En la tradición cristiana, la actividad central del mensaje de Jesús fue el anuncio del Reino. Una experiencia que Él reconoció en su existencia y que lo impulsó a compartir con quienes tuvo a su alrededor.
En efecto, Jesús nunca se identificó estrictamente como la segunda persona de la Trinidad, sino que en su vida descubrió cada día mejor que el Yahvé aprendido por su tradición, en realidad era un Padre amoroso que proporcionaba a sus hijos todo lo necesario para que vivieran felices.
La comprensión que tuvo Jesús de Yahvé como Padre obliga a revisar la tradición patriarcal, tan mal vista en la actualidad por entenderse solamente como dominio, imposición e injusticia; sin embargo, en aquel contexto y en aquel tiempo el patriarca es el que sabe, el que guía, el que protege, el que genera, el que consuela, el que acoge, el que enseña, el que proporciona el lugar seguro donde acampar.
El patriarca, para las tribus nómadas del desierto era una figura fundamental pues conocía las rutas y sabía elegir el lugar propicio para acampar y resguardarse de las dificultades del entorno, pero no solo eso, también era quien regulaba las relaciones entre las personas; con ello brindaba una estructura sólida, una armonía entre las partes y un espacio existencial en donde todo su clan podía vivir.
Jesús entendió a Yahvé precisamente como uno de los grandes Patriarcas (Aba) de su tradición y compartió las medidas provenientes de Dios para una vivencia armoniosa entre todos los seres humanos, muy diferentes a la forma entendida en general por sus contemporáneos.
Así, la predicación y la actuación de Jesús era la expresión de esta certeza. Más que definir filosóficamente quién era Dios, el Mesías describía a través de parábolas, como la oveja perdida (Lc 15, 11-32), de su comportamiento: sanando enfermos (Mc 1, 34) y comiendo con pecadores y publicanos (Mc 2, 16) y de sus enseñanzas como amar al enemigo (Mt 5, 43-48) aquello que sucedía en el Reino.
Eso que Jesús vivía y compartía era la obra de vivirse desde la experiencia del reinar de Dios en su vida, vivencia que intentaba compartir con sus contemporáneos para que encontraran la misma esperanza, confianza y paz que Él gozaba.

----

- _CONSIGNA_
Prosigue el texto sobre el anuncio del Reino en el mensaje de Jesús a partir de su última oración. Los registros no intervienen en esto.

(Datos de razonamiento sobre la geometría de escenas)
----

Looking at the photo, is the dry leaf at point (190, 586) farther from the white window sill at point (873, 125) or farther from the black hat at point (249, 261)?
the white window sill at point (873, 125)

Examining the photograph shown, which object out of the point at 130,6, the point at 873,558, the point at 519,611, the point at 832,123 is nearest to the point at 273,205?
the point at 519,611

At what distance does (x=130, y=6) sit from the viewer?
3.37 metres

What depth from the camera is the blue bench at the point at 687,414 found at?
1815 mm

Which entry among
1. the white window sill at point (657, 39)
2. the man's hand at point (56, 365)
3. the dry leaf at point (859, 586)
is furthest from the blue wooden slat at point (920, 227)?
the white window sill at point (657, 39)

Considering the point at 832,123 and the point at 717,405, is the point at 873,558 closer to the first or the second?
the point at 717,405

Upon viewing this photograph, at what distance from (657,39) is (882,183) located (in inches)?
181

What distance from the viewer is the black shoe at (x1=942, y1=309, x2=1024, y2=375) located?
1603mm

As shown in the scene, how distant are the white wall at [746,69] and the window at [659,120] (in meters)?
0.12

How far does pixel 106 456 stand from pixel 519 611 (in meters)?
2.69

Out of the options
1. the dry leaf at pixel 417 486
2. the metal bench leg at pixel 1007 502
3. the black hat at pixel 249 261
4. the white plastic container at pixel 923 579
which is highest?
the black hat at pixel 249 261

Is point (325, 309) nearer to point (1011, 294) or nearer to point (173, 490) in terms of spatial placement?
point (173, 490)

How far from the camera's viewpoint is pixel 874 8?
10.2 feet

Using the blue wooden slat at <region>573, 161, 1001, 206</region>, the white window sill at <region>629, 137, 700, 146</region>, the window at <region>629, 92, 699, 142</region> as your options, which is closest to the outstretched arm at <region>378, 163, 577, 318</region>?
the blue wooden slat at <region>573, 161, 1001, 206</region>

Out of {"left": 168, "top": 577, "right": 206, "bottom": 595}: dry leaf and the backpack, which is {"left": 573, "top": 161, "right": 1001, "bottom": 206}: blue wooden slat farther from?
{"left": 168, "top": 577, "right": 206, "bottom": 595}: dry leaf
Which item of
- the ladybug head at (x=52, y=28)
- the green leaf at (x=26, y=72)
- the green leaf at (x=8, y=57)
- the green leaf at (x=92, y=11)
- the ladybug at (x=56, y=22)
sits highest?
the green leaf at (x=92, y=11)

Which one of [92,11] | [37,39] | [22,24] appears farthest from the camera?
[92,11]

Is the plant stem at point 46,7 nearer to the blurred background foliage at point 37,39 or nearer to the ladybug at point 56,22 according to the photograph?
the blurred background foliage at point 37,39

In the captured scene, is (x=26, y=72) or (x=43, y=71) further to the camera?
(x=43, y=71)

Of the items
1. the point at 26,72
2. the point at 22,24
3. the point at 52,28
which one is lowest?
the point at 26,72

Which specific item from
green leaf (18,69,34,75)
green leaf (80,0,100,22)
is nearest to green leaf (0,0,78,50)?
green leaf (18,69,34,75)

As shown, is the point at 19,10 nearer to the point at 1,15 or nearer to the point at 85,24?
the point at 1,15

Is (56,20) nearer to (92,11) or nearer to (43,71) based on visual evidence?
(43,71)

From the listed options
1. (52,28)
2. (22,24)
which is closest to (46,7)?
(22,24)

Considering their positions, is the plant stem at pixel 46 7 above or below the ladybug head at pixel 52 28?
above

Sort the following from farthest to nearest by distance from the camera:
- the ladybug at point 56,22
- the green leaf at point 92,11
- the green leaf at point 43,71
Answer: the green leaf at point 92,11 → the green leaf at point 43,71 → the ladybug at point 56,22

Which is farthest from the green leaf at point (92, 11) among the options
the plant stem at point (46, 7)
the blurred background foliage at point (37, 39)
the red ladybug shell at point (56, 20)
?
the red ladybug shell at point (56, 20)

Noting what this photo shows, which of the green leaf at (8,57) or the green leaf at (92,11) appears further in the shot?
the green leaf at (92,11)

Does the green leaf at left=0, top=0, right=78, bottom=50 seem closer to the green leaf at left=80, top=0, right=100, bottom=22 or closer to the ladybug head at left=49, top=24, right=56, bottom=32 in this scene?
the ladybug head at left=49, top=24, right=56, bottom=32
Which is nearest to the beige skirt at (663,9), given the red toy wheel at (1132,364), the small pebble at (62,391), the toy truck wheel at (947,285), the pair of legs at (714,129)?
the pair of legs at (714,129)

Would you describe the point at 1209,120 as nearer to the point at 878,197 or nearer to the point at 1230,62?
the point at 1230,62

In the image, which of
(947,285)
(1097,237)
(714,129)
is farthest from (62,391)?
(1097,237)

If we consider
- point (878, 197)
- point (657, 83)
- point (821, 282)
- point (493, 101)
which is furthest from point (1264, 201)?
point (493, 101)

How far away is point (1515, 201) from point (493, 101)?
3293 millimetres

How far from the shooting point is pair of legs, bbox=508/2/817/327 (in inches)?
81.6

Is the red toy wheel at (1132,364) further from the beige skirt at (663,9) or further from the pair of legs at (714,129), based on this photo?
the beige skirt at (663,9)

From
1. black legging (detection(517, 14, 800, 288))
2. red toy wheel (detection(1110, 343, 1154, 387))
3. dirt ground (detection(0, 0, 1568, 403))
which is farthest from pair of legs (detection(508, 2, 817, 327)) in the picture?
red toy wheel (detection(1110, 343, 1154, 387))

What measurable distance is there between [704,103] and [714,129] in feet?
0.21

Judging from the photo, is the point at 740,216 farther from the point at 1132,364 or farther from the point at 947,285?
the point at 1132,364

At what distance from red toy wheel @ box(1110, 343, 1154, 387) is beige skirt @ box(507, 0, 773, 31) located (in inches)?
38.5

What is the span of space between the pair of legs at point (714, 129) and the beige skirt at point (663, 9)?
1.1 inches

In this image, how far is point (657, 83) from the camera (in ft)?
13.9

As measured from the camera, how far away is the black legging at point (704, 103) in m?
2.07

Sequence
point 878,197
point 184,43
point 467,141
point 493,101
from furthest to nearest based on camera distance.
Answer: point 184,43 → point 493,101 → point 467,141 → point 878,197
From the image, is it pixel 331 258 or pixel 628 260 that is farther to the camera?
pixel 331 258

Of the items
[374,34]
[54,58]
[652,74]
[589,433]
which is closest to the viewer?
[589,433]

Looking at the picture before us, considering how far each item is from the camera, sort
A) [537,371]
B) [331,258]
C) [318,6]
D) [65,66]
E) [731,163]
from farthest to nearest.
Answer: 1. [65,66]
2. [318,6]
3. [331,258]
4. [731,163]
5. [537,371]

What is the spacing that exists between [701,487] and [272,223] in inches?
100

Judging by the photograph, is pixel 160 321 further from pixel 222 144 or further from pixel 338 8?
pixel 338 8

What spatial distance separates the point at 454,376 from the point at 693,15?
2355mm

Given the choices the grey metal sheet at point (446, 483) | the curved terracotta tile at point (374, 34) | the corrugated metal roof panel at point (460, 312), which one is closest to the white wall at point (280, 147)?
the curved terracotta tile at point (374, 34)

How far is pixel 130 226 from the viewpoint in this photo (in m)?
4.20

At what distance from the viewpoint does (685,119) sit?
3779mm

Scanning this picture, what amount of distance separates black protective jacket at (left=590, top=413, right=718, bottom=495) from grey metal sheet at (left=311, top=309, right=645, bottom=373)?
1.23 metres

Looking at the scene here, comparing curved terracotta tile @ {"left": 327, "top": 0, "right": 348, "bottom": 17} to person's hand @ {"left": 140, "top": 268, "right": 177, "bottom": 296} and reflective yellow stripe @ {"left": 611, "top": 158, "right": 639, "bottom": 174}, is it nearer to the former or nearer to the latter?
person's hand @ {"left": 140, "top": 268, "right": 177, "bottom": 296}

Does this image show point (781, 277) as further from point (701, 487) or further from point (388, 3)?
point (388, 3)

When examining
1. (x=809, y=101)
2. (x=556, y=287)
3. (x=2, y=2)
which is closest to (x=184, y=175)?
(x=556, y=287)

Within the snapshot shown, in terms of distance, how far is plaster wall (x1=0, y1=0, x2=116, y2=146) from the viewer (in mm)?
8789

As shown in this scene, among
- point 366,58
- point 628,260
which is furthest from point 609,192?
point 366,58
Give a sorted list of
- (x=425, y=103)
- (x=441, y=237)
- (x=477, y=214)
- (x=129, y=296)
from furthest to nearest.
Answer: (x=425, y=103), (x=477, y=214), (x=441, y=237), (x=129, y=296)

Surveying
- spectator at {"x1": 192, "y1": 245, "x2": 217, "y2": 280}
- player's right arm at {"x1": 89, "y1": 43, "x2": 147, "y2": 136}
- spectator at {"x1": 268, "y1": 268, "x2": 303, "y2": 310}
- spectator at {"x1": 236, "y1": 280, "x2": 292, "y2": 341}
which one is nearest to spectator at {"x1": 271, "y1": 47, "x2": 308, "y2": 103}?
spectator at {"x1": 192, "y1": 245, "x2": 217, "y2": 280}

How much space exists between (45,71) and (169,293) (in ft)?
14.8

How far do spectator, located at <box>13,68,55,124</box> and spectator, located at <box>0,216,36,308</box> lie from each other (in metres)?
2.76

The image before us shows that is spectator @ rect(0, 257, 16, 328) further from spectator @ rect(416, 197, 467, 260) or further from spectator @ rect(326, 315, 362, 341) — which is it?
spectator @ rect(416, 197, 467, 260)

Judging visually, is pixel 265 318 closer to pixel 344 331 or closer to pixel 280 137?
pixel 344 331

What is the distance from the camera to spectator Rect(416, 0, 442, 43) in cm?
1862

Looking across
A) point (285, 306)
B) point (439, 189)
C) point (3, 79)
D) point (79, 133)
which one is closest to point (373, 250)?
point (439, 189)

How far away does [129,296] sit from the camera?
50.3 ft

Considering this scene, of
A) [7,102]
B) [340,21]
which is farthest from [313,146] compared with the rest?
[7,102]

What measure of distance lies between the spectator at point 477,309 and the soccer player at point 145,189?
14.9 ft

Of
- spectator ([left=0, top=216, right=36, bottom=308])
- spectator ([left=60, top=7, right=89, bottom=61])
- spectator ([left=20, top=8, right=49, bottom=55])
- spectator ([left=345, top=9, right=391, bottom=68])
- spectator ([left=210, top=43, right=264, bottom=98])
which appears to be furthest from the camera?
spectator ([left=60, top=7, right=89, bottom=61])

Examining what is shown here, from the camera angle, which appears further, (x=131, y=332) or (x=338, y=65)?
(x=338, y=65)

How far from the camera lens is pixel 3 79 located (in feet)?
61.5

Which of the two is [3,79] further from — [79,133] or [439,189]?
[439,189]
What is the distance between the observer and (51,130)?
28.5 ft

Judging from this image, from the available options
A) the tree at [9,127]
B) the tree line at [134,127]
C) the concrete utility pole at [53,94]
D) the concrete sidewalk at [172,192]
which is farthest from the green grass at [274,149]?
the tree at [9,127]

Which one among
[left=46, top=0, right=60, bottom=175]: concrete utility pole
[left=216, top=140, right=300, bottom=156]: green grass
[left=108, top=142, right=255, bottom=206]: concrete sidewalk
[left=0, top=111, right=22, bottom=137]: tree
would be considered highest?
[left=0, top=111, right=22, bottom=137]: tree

----

- _RESULTADO_
En el Reino florecen cuatro características fundamentales: Perdonar, liberar, incluir y compartir. Actitudes que parten de Dios hacia la humanidad y que motivan lo mismo en los seres humanos que las experimentan.
La primera de ellas, el perdón es el detonador de todas las demás. En aquel tiempo el pueblo de Israel se experimentaba eternamente en deuda con Dios pues no llegaban a superar el pecado y entendían las tragedias humanas como castigos divinos. Jesús, en cambio descubría que la vida implicaba complicaciones, pero que de ninguna manera eran castigo divino.
Así, frente a los remordimientos por pecados cometidos y la comprensión de la enfermedad o posesión demoniaca como castigo divino, la sanación era entendida como el restablecimiento dela cercanía con Dios que se experimentada como perdón incondicional e inmerecido.
Al ya no sentirse en deuda, la persona se liberaba de la dura carga que le impedía mirar (Jn 9), escuchar (Mc 7, 32-35), expresarse (Mt 9, 32-33), levantarse (Jn 11, 38-44) y caminar hacia una vida mejor (Mc 2, 3-12).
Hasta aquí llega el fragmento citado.